3         Verkauf von Kapitalgesellschaften des Geschäftsvermögens

Halten selbständig Erwerbende Beteiligungen, welche ihrerseits Leistungen erbringen, die jener der selbständigen Erwerbstätigkeit des Anteilinhabers entsprechen oder diese komplettieren, qualifizieren diese Beteiligungen regelmässig als Geschäftsvermögen des selbständig Erwerbenden. Hält z.B. eine selbständig erwerbende Physiotherapeutin Aktien eines Herstellerunternehmens von orthopädischen Hilfsmitteln, dürften diese Aktien als Geschäftsvermögen qualifizieren. Werden solche geschäftlich gehaltenen Aktien veräussert, stellt der erzielte Kapitalgewinn steuerbares Einkommen aus selbständiger Erwerbstätigkeit dar. Sofern jedoch vor Veräusserung über den Zeitraum von einem Jahr mehr als 10% der Anteile gehalten wurden, kommt immerhin das entsprechende Teilbesteuerungsverfahren zum Tragen.
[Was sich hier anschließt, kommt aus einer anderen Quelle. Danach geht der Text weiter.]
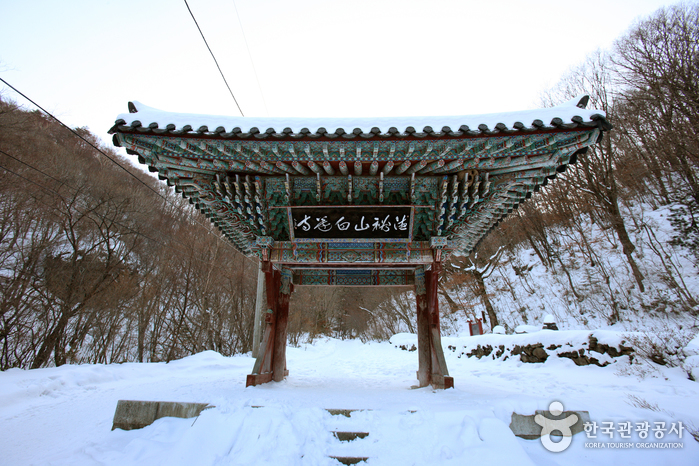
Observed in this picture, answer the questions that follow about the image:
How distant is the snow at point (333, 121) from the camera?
3.78m

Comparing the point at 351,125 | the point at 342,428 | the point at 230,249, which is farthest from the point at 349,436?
the point at 230,249

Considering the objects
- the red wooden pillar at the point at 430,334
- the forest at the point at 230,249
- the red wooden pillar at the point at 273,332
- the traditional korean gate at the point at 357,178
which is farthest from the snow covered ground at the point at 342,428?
the forest at the point at 230,249

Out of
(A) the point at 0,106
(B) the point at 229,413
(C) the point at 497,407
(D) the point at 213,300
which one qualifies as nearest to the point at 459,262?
(D) the point at 213,300

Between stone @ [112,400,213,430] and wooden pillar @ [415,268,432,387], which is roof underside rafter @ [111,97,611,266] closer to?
wooden pillar @ [415,268,432,387]

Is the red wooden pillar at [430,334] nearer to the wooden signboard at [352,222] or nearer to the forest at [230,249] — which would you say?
the wooden signboard at [352,222]

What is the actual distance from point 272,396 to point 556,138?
4814mm

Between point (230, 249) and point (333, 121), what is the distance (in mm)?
14537

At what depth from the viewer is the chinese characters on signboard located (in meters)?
4.75

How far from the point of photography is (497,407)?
10.8 ft

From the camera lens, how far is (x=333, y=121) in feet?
13.2

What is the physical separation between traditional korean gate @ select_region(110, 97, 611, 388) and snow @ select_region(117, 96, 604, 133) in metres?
0.02

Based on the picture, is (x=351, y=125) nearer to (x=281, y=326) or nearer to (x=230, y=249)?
(x=281, y=326)

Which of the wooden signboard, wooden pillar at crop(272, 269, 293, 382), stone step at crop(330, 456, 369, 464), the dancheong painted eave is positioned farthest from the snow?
stone step at crop(330, 456, 369, 464)

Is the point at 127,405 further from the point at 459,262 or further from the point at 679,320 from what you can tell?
the point at 459,262
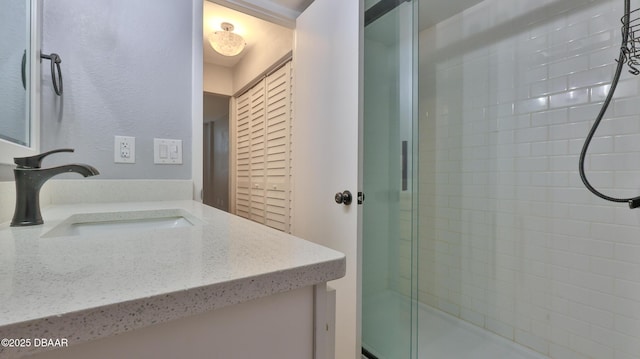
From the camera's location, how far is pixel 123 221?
2.98 ft

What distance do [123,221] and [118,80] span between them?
2.18 feet

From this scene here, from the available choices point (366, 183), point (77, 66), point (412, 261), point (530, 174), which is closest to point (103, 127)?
point (77, 66)

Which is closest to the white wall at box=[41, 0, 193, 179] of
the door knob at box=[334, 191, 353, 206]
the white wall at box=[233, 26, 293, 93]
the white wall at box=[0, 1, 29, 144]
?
the white wall at box=[0, 1, 29, 144]

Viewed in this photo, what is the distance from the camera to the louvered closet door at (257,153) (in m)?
2.51

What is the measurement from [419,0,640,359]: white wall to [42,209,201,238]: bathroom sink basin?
1.58m

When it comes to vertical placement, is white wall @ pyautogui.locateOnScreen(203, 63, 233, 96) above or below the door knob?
above

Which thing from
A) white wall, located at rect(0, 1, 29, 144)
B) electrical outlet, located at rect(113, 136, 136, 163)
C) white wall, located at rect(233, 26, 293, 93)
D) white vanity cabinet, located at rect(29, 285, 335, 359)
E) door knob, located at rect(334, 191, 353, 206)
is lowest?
white vanity cabinet, located at rect(29, 285, 335, 359)

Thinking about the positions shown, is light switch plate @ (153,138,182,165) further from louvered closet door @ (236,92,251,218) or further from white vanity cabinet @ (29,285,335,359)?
louvered closet door @ (236,92,251,218)

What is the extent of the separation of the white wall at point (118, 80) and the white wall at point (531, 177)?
154cm

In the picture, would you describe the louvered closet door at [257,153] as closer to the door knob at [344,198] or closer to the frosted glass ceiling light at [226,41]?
the frosted glass ceiling light at [226,41]

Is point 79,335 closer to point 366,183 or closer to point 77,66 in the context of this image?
point 366,183

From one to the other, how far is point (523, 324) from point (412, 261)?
32.2 inches

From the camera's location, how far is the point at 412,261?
1.29 metres

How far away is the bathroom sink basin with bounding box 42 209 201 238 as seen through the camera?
828 mm
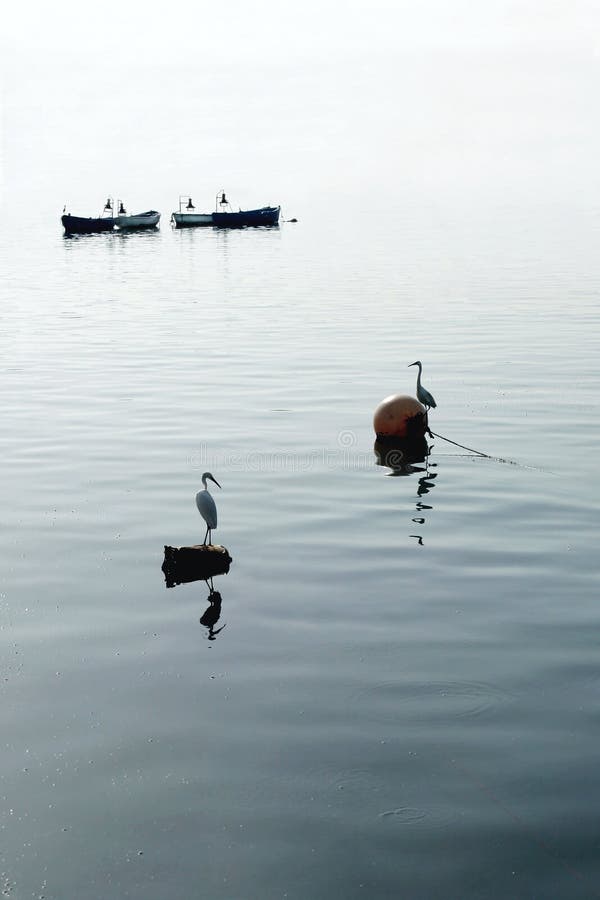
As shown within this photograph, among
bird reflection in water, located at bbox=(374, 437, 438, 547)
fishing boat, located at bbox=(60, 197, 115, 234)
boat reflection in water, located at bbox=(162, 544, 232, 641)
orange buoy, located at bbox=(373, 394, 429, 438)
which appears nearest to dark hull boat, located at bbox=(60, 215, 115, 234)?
fishing boat, located at bbox=(60, 197, 115, 234)

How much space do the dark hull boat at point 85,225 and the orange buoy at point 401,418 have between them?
12427 centimetres

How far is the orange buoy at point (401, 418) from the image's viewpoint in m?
21.9

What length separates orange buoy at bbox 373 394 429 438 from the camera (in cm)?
2189

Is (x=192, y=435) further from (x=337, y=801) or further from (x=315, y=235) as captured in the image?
(x=315, y=235)

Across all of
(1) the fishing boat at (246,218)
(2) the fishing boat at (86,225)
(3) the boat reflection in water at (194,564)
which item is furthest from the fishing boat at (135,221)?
(3) the boat reflection in water at (194,564)

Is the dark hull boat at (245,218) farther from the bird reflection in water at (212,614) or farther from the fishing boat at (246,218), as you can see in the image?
the bird reflection in water at (212,614)

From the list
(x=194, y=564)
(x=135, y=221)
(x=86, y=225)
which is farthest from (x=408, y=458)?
(x=135, y=221)

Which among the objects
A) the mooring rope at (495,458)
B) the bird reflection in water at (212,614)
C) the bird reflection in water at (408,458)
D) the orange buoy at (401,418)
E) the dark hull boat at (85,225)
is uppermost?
the dark hull boat at (85,225)

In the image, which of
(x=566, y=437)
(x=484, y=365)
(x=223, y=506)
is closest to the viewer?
(x=223, y=506)

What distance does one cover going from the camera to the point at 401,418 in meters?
21.9

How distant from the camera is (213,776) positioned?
370 inches

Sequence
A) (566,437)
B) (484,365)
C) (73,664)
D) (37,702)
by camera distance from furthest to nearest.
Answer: (484,365), (566,437), (73,664), (37,702)

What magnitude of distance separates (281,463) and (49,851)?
12514 millimetres

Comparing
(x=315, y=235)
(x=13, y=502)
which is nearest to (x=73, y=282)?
(x=13, y=502)
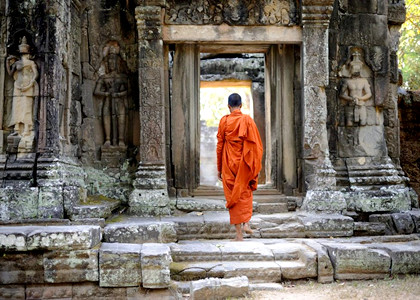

Fällt die Realisation qualifizierter Beteiligungen des Geschäftsvermögens mit der Liquidation der selbständigen Erwerbstätigkeit so zusammen, dass die vorerwähnte privilegierte Liquidationsgewinnbesteuerung anwendbar wird, reduziert das Teilbesteuerungsverfahren die Bemessungsgrundlage des Liquidationsgewinnes vorneweg. Befanden sich veräusserte Mehrheitsanteile an einer Immobiliengesellschaft im Geschäftsvermögen, entspricht in dualistischen Kantonen die Besteuerung überwiegend jener des Bundes, d.h. es wird keine Grundstückgewinnsteuer sondern Einkommenssteuer (Teilbesteuerungsverfahren!) erhoben. In monistischen Kantonen wird nebst der direkten Bundessteuer die kantonale Grundstückgewinnsteuer erhoben.

4         Zwischenfazit und Ausblick

Gegebenenfalls müssen zur Schaffung von realistischen Veräusserungsopportunitäten Bilanzen ohnehin erleichtert werden. Es macht also durchaus Sinn im Unternehmenszyklus stille Reserven geplant aufzulösen, um diese kombiniert mit privaten Dispositionen (z.B. Einkäufe von BVG-Beitragsjahren oder Unterhalt direkt gehaltener Liegenschaften) zu repatriieren. Bei qualifiziert gehaltenen Kapitalgesellschaften können Ausschüttungen zudem unter Berücksichtigung des Teilbesteuerungsverfahrens vollzogen werden. Mit ausreichender Planung ist es so möglich, dass die Steuerbelastung auf Gewinnentnahmen bei der Inhaberschaft kaum mehr ins Gewicht fällt, als dies bei einer ungeplanten und einmaligen Umqualifikation eines vermeintlich steuerfreien Kapitalgewinns wohl gilt.

Selbstverständlich sind auch transaktionsvorbereitende Umstrukturierungen denkbar. Diese bedingen ebenfalls Vorlaufzeit: Einerseits können steuerliche Sperrfristen kurzfristig angedachte Optionen ins Leere laufen lassen, andererseits müssen bei solchen Reorganisationen in der Regel Revisoren, Notare und Handelsregisterämter involviert werden. Solche steuerplanerischen Opportunitäten werden im zweiten, noch folgenden Teil erörtert.